Document text:
___
I'm not gonna let anybody stop me from doing this job. I I will find a way, I'll find a way. You know, when I first went up to Puget Sound, um the person who was the wood fiber supply buyer that I was becoming had been retired three months. And so uh the pulp mill manager wanted control over my job, but Portland had control over my job. So he tried everything to get me to quit. He complained to Portland, he just did everything, and they knew what he was doing. The person that helped so much when I got up there, he gave the they gave me an office in the basement. Oh next to the janitor. Showing you the love there. It was so funny. And the janitor had all the news about everything that's ever happened and who was who and who was doing what. I we had the greatest conversation, so I just I just knew everything. The manager still wished that um he could get rid of me because he wanted my job under him because it was it was 30 million dollars a year that I spent for their money.

SPEAKER_00:

Yeah.

SPEAKER_03:

Um so anyway, I I have always talked to the people you wouldn't talk to. I'll talk to the scale scale health manager, I'll talk to the truck driver who's in the parking lot, I'll talk to anybody that can tell me things that are going on in the business that I might not know. So I was always gathering information.
___
Information given:
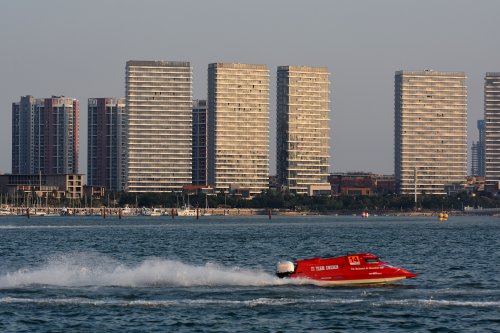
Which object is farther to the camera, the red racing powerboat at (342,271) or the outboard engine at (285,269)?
___
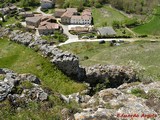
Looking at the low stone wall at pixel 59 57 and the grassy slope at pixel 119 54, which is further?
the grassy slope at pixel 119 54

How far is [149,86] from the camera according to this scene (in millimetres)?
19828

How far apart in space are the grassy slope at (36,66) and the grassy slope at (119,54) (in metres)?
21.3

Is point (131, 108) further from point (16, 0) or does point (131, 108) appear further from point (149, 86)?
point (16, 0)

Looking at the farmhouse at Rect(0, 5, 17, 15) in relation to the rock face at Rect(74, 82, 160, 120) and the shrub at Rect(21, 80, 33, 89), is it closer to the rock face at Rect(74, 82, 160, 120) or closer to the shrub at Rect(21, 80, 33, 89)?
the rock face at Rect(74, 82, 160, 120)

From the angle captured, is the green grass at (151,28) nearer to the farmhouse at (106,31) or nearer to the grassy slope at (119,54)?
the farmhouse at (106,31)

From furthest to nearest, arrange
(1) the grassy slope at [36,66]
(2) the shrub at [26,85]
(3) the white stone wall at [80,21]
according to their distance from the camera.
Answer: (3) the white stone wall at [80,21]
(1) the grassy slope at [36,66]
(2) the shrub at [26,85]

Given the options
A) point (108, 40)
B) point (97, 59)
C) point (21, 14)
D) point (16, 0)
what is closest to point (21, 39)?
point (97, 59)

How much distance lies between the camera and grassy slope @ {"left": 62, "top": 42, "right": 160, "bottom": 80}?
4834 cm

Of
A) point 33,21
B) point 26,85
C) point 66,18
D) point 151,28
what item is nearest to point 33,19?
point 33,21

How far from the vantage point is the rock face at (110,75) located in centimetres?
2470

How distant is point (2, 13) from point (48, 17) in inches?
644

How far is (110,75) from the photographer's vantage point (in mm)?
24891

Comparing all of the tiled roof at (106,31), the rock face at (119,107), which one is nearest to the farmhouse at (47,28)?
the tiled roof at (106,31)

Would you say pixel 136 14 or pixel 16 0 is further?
___
Request 1: In the transcript, where was the speaker given an office after arriving at Puget Sound?
Request 2: Pull out the passage of the transcript that opens with the words containing "Um so anyway, I" and closes with "always gathering information.", copying it word for word.
The records come from a different source than the transcript.

Written solution 1: In the basement, next to the janitor.

Written solution 2:
Um so anyway, I I have always talked to the people you wouldn't talk to. I'll talk to the scale scale health manager, I'll talk to the truck driver who's in the parking lot, I'll talk to anybody that can tell me things that are going on in the business that I might not know. So I was always gathering information.